BRIEF
In the entries that follow, locate the line with "Dream Castle Cad Drawings 1", then restate that line and all later lines exactly as they appear, leaving pictures out.

DATASET ENTRIES

=-=-=

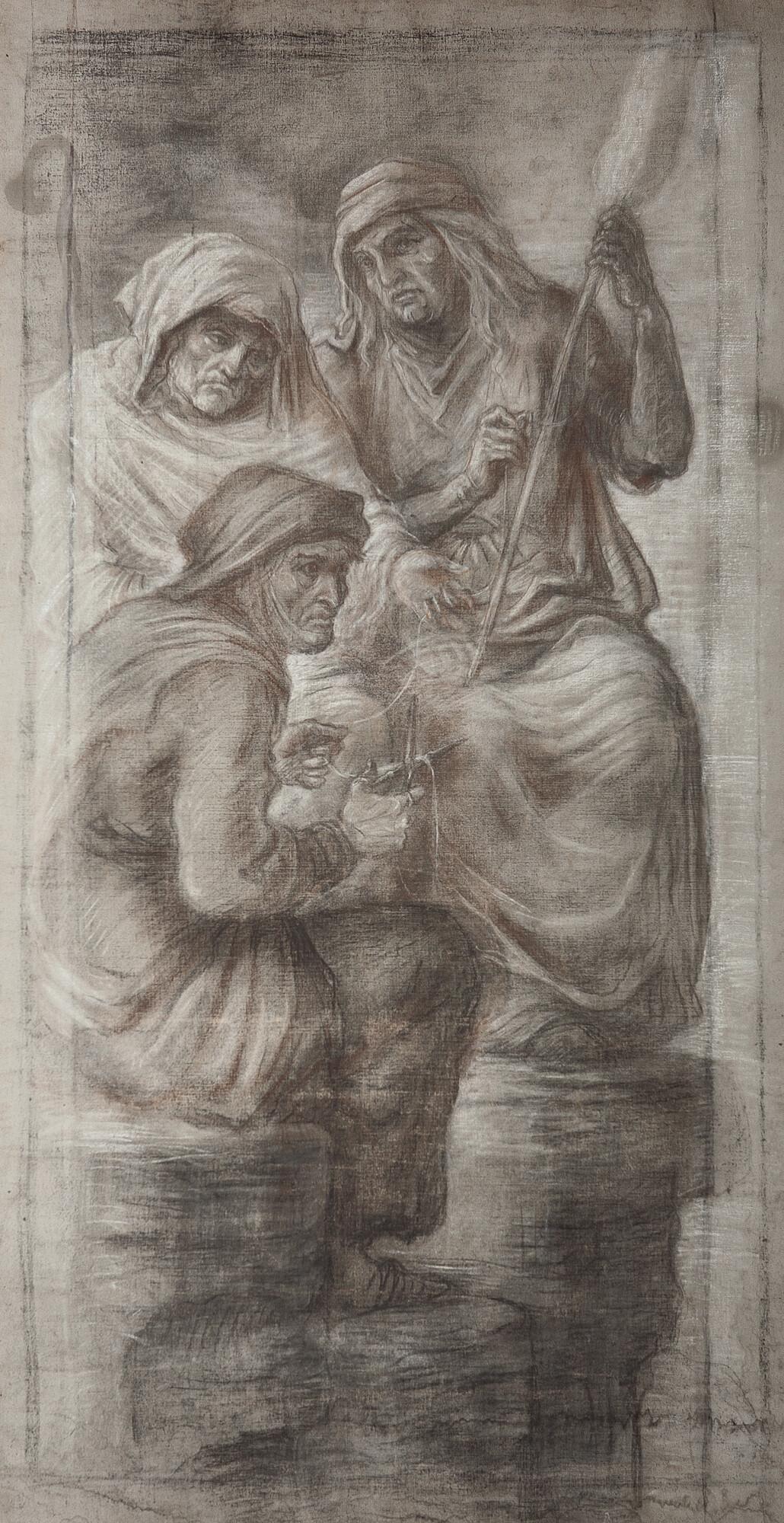 Adolf von Hildebrand - Freskenentwurf für das Mausoleum der Familie Schnitzler.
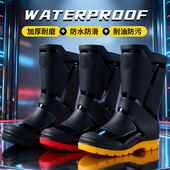 中筒雨靴特大码 47防水防滑加厚耐磨耐油防污胶鞋 军登男士 水鞋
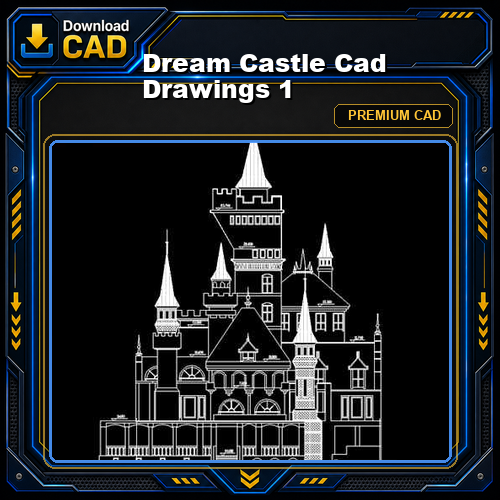 Dream Castle Cad Drawings 1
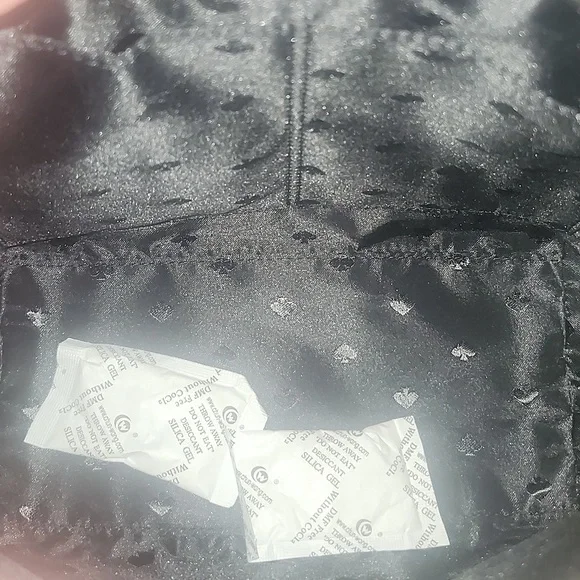 Kate Spade Joeley Black Glimmer Small Satchel and Cardholder - Picture 11 of 13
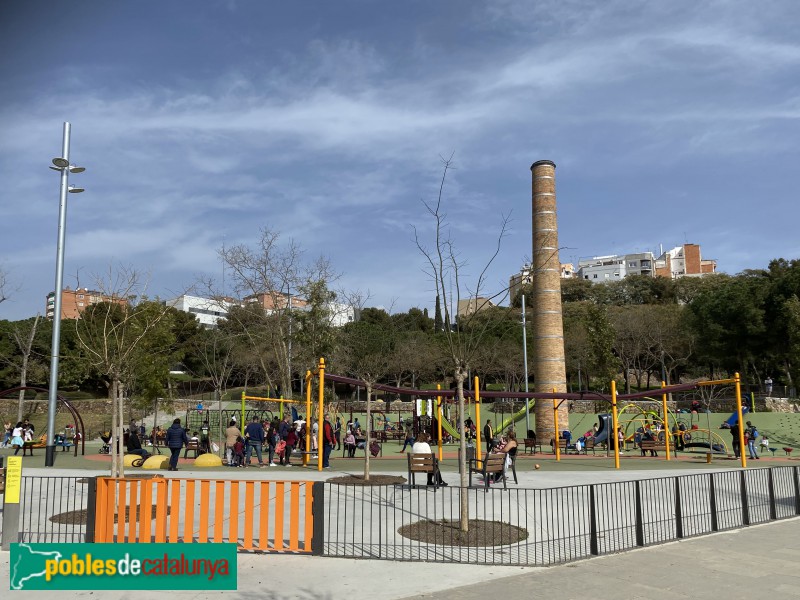 L'Hospitalet de Llobregat - Xemeneia al Parc de les Planes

=-=-=

OUTPUT OF THE TASK
 Dream Castle Cad Drawings 1
 Kate Spade Joeley Black Glimmer Small Satchel and Cardholder - Picture 11 of 13
 L'Hospitalet de Llobregat - Xemeneia al Parc de les Planes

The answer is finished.